In this interview, Taylor shares the story behind his Oceanic Oscillations map, the power of ArcGIS Living Atlas of the World, and how pushing past ArcGIS Pro’s learning curve unlocked a new level of creative cartography.
Q. How did you become a GIS team lead and a cartographer?
I came into it from a bit of an odd direction—at least I think so. I double-majored in tourism and geography and did a little bit of work with ArcView in school. I had always thought it was interesting, but at the time, I wasn’t ready to dive into it. Instead, I pursued a job in tourism, working as a horseback trail guide and a dog sled guide for a bit. I was an honest-to-goodness cowboy, riding a horse through pens of cattle, looking for sick cattle, and treating them. At some point, I decided I should probably find a job where, when it’s -40 [degrees] outside, I can choose to stay inside.
I thought back to my days in school and realized I was good at GIS and enjoyed it as well. So, I worked my way through GIS books and enrolled in a local GIS program to obtain a certificate. My first GIS job was for a company that handled land leases and other things for oil, gas, telecom, and renewable businesses. I started doing data entry using Google Earth until one day, I overheard a colleague expressing the need for a good map. Luckily, they had an ArcMap license, and I jumped at the chance to apply my skills and enjoyment for making maps. After that, I helped them go from making maps in Google Earth and PowerPoint to showing what is possible with GIS. Within a year, it became a core offering, and I became their first GIS technician.
Q. I enjoy seeing maps entirely made in ArcGIS Pro. The Oceanic Oscillations map happens to be one of those, and Esri cartographer John Nelson noticed it. How did you move from making maps in ArcMap to making ones in ArcGIS Pro only?
I wasn’t one of the early adopters of [ArcGIS] Pro, but I did get into it early, knowing ArcMap was eventually going to phase out. During some downtime at my company, I decided for one month I would not open ArcMap until I absolutely needed it. And that was a painful time, as I could run ArcMap with my eyes closed. I was doing very basic, technical-looking maps in [ArcGIS] Pro using default settings that got the point across. I always thought those beautiful maps I saw were made in Adobe Illustrator or Photoshop, and that a GIS analyst like me could never make anything like that. One day, I discovered the Cartography. MOOC Esri offers and found that you can do a lot of cool stuff right in [ArcGIS] Pro. You’ve just got to be willing to click that scary button on the side, which opens the settings of your layers, to change your fonts a little bit, adjust your spacing, and tinker. And that was it. The rest is history. Now, if I can’t make a map in [ArcGIS] Pro, then generally that just means I can’t make it.
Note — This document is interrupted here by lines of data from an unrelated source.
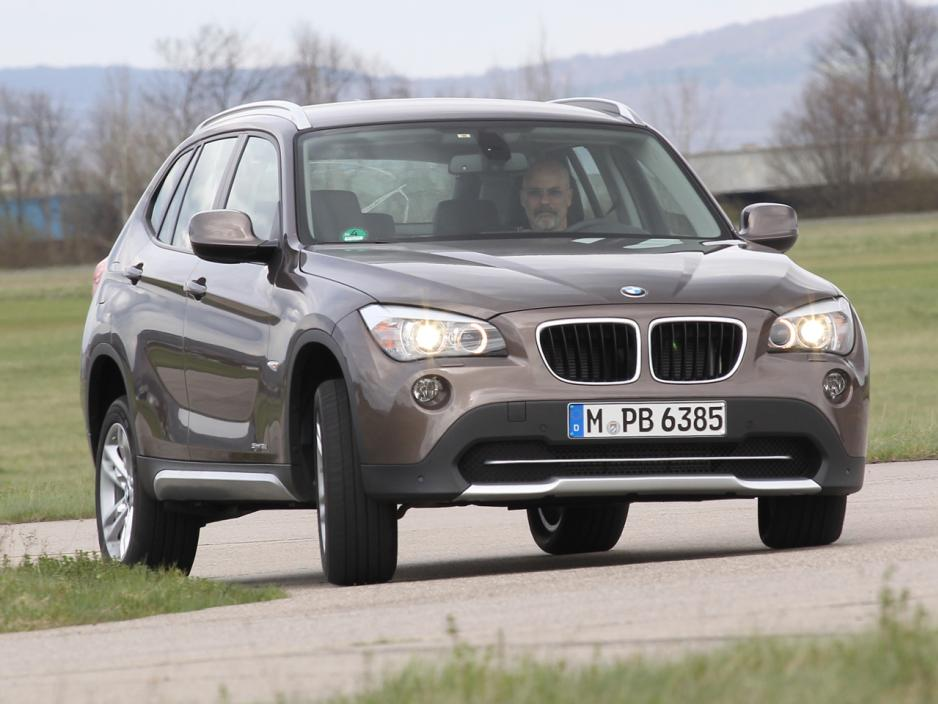 BMW X1 sDrive18d 2012 photo - 11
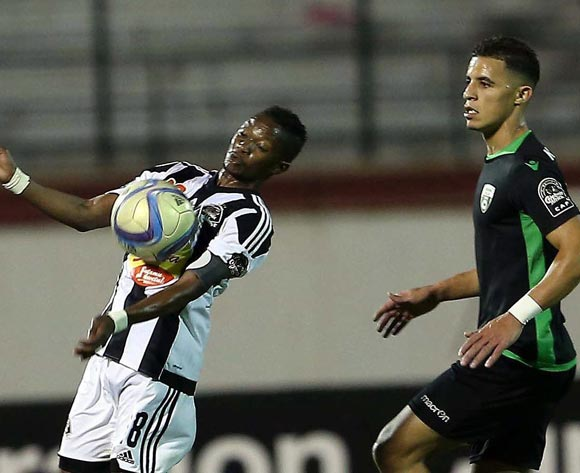 epa05609120 Mouloudia Olympique Bejaia player Sofiane Khadir (L) and TP Mazembe player   Rainford Kalaba (R) fight for the ball during the Final first leg CAF Confederation Cup soccer match between Mouloudia olympique Bejaia of Algeria and TP Mazembe of Congo in Blida km south of Algiers, Algeria, 29 October 2016. The second leg is scheduled for 6 November in Lubumbashi.  EPA/STR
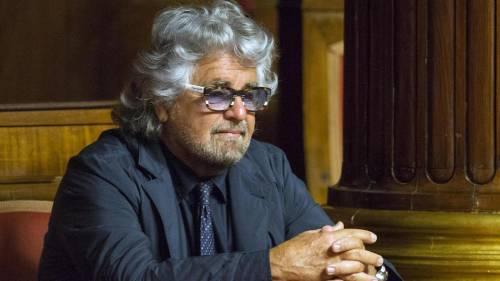 Rivoluzione d'ottobre: Grillo prepara l'addio M5s in mano a Casaleggio
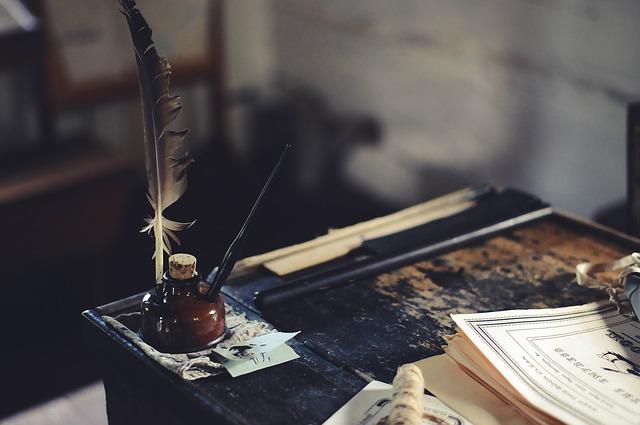 משרד ישן: שולחן עץ ישן, צנצנת דיו ונוצה לכתיבה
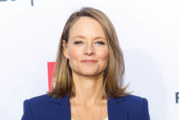 """Jodie Foster alla regia del remake de """"La donna elettrica"""""""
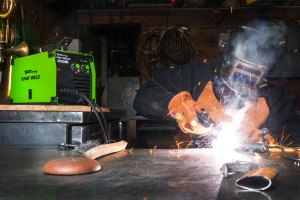 Forney Easy Weld 140-FC-i In Use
Q. It certainly looks like you put a lot of effort and thought into getting this Oceanic Oscillations map just right. It is engaging and fantastic. I’d like to know what inspired you to create it.
Growing up on the east coast of Canada, I was within a half-day’s drive of the Bay of Fundy, which is famous for having the most dramatic tides in the world. This was a pet project, to see what kind of map I could create, and I remember John Nelson had made a video of how to visualize glacial recession over time. He showed the process of pulling these different images from Sentinel[-2], and I thought that might be a good way to show the tides. I knew I’d need to find an image of the tide all the way in and all the way out to show the progression; however, it took a long time to find a complete dataset. I finally discovered raster data of the different tidal ranges for not just the Bay of Fundy but the whole world in the ArcGIS Living Atlas of the World. It was created by Keith VanGraafeiland, a product engineer at Esri. Thankfully, he did all the hard work of taking this very complex dataset and turning it into something that anyone can easily consume. I just had to make it pretty.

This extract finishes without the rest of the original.